You’ve become a parody of the typical wannabe "debunker” type that Stanton Friedman loves to mock so much. Look at his breakdown of their empty-headed “fake skepticism” tactics, and then compare them to your own behavior here:
“I’ve often pointed out that the four basic rules for debunkers, no matter what the subject, are the same. That is:
1)
Don’t bother me with the facts, my mind’s made up. (check)
2) What the public doesn’t know I’m not going to tell them. (you don't have any inside knowledge so this doesn't apply)
3)
If you can’t attack the data, attack the people. (check)
4)
Do your research by proclamation, investigation is too much trouble.” (check)
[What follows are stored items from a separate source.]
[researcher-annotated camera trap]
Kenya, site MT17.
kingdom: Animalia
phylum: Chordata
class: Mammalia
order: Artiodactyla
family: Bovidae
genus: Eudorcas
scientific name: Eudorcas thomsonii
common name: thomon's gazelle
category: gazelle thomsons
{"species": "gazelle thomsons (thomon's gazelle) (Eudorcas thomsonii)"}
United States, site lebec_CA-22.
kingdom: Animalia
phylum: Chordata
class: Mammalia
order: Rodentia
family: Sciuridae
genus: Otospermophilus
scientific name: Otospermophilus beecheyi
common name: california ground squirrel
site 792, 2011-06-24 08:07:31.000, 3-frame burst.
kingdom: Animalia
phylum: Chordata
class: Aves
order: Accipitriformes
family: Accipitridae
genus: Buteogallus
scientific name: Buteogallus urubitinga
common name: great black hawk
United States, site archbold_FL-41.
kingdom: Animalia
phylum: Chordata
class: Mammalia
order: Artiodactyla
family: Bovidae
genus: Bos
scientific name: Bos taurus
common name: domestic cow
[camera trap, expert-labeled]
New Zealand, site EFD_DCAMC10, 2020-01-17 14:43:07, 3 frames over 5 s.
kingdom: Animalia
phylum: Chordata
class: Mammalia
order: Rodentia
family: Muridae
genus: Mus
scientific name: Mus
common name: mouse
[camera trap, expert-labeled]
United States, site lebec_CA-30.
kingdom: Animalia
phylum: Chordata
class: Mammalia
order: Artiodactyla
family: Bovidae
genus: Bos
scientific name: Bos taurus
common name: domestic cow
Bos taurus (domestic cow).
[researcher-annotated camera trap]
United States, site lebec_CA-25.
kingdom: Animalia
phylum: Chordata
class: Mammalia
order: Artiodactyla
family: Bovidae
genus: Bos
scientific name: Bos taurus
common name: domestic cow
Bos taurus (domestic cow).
Unlike yourself, I’ve actually done some reading up on the Hannah McRoberts case. In fact I only bothered with it because at the time I thought that your pleas for a legitimate UFO photograph were genuine, and not just a duplicitous and disingenuous ploy - which is now clear to everyone here.
Dr. Richard Haines published a 19-page scientific analysis of the photograph in Dr. Peter Sturrock’s respected 1999 book on this subject, “The UFO Enigma.” I highly recommend Dr. Haines’s analysis to anyone who wants to see how a proper empirical analysis is conducted by a highly respected NASA research scientist – and anyone who wants to question his standing as a scientist can eat dirt
here. All of his findings are consistent with a legitimate anomalous object in that photograph. Here’s a link to his analysis of the Hannah McRoberts photographic negatives and the related data:
Analysis of a UFO Photograph. By Richard F. Haines | Camera | Exposure (Photography)
Now if you’ll excuse me, I’m going to go have a good chuckle at how perfectly you fit the criterion for Stanton Friedman’s caricature of a typical intellectually dishonest and analytically bankrupt wannabe “debunker,” lol.